▸ EXERCISE PROMPT:
Down to the last line, write out the entries below exactly and omit all pictures.
=== Begin Enclosure ===
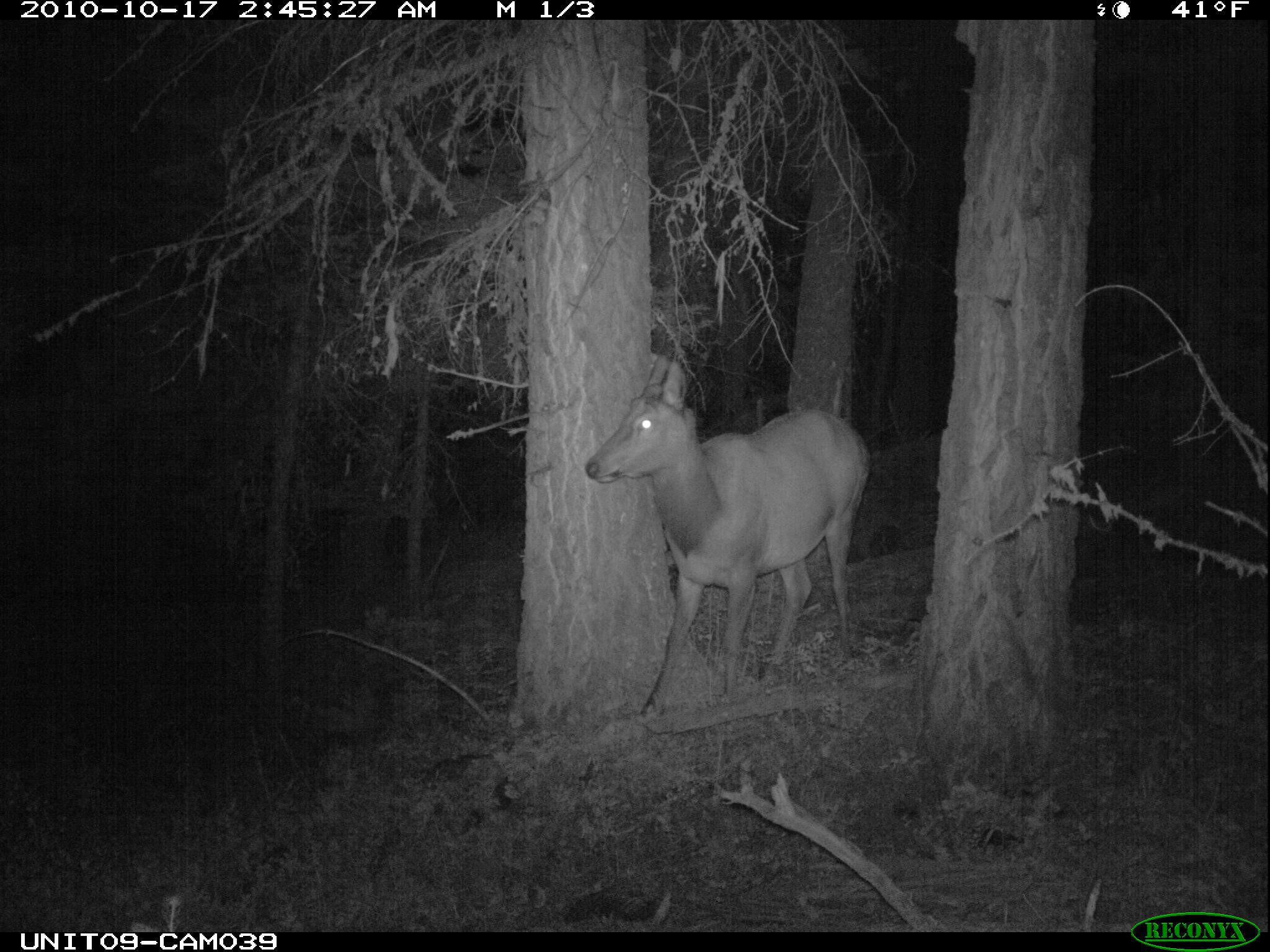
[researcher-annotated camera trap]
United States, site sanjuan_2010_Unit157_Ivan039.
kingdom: Animalia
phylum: Chordata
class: Mammalia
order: Artiodactyla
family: Cervidae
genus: Cervus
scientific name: Cervus elaphus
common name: red deer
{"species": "Cervus elaphus (red deer)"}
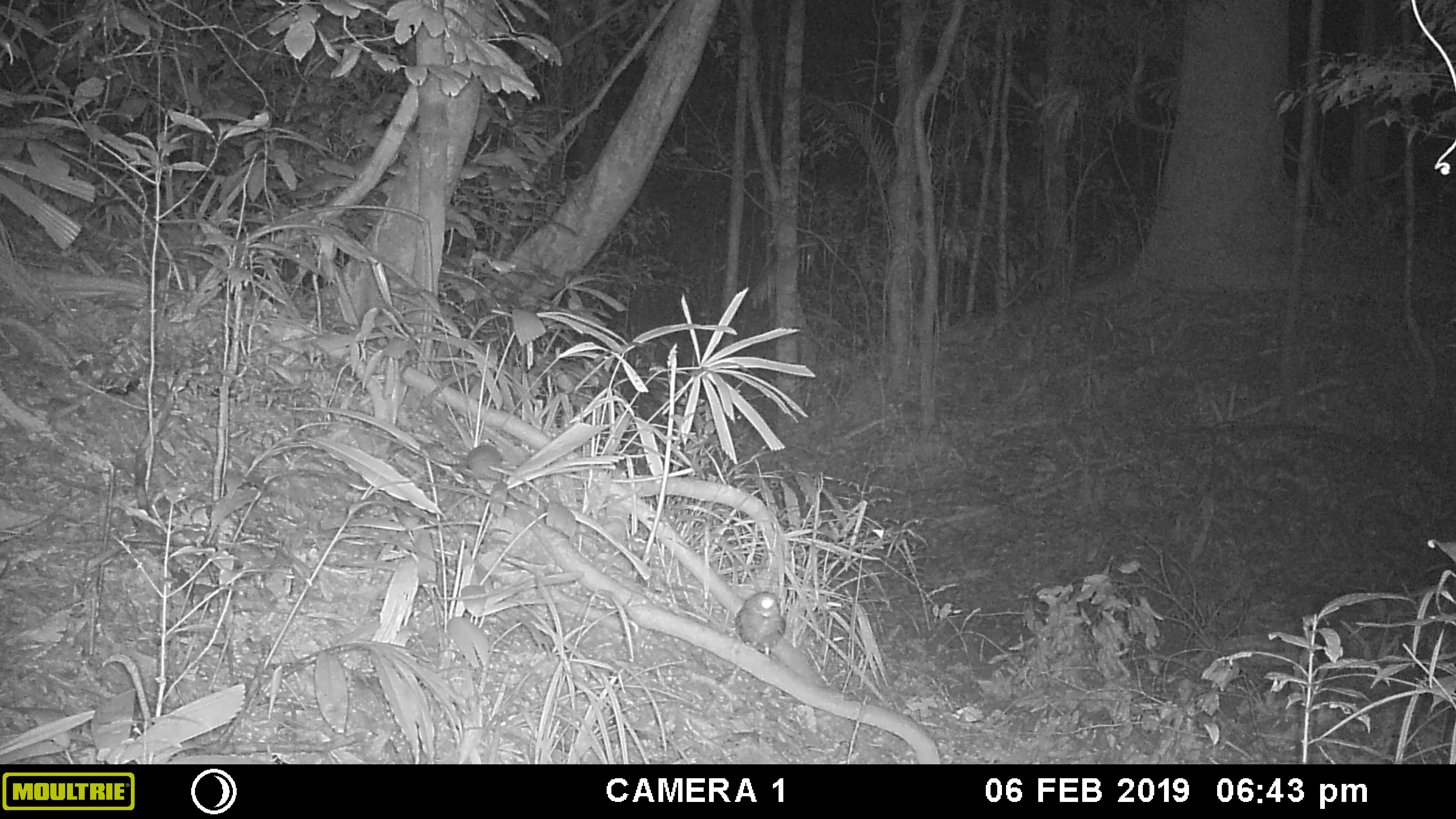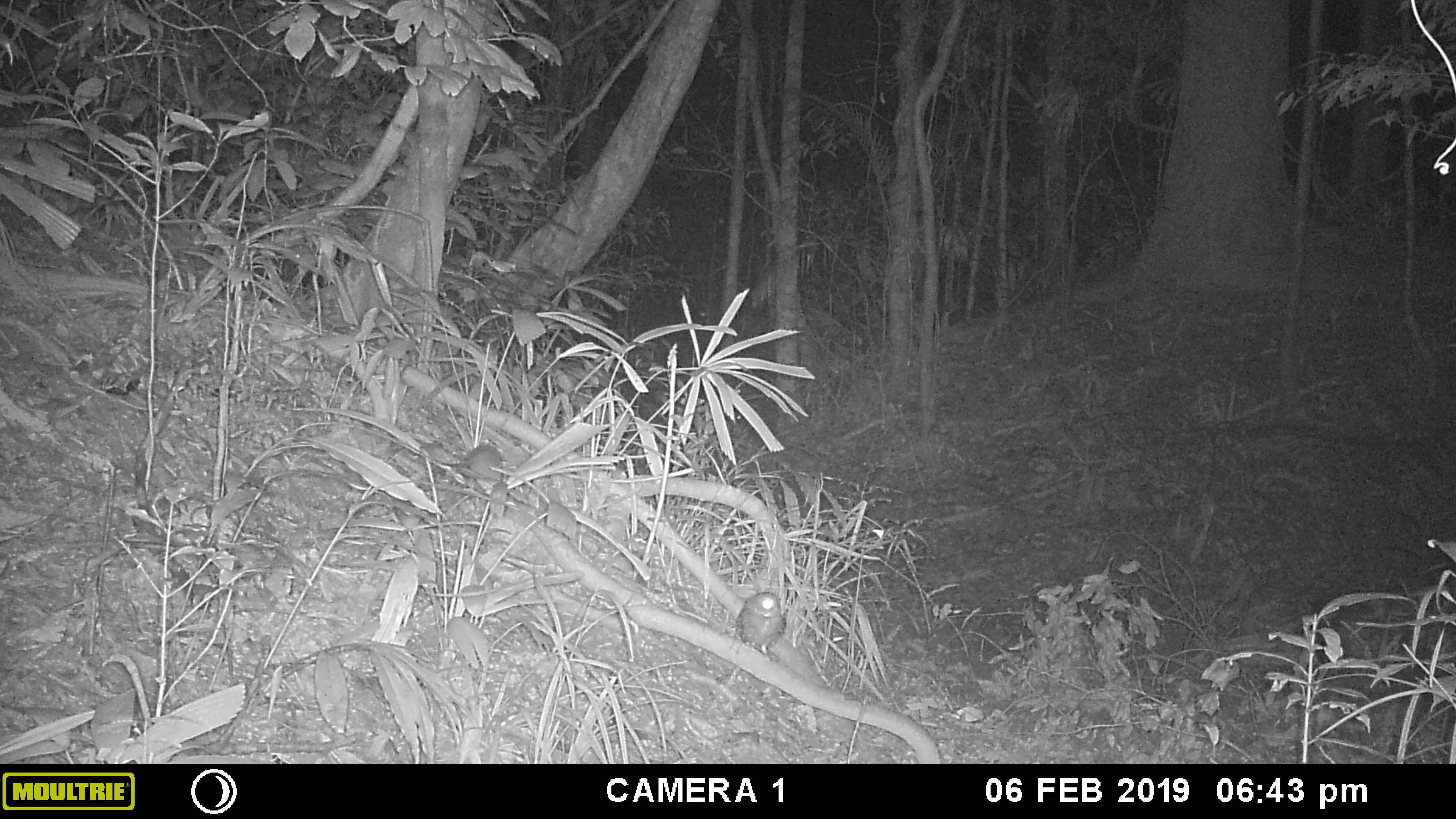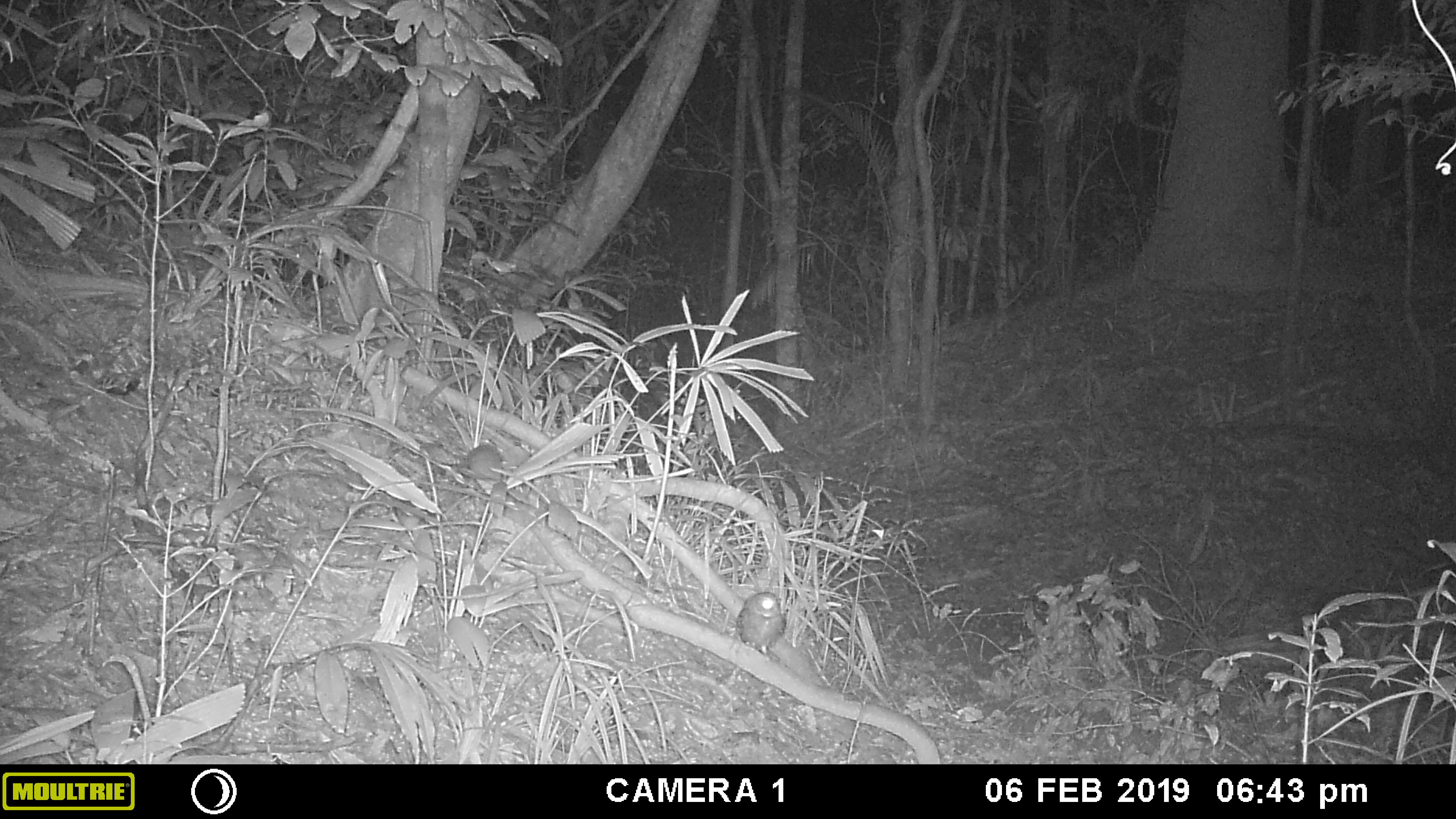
=== End Enclosure ===
▸ RESULT FOR THIS EXERCISE:
[researcher-annotated camera trap]
United States, site sanjuan_2010_Unit157_Ivan039.
kingdom: Animalia
phylum: Chordata
class: Mammalia
order: Artiodactyla
family: Cervidae
genus: Cervus
scientific name: Cervus elaphus
common name: red deer
{"species": "Cervus elaphus (red deer)"}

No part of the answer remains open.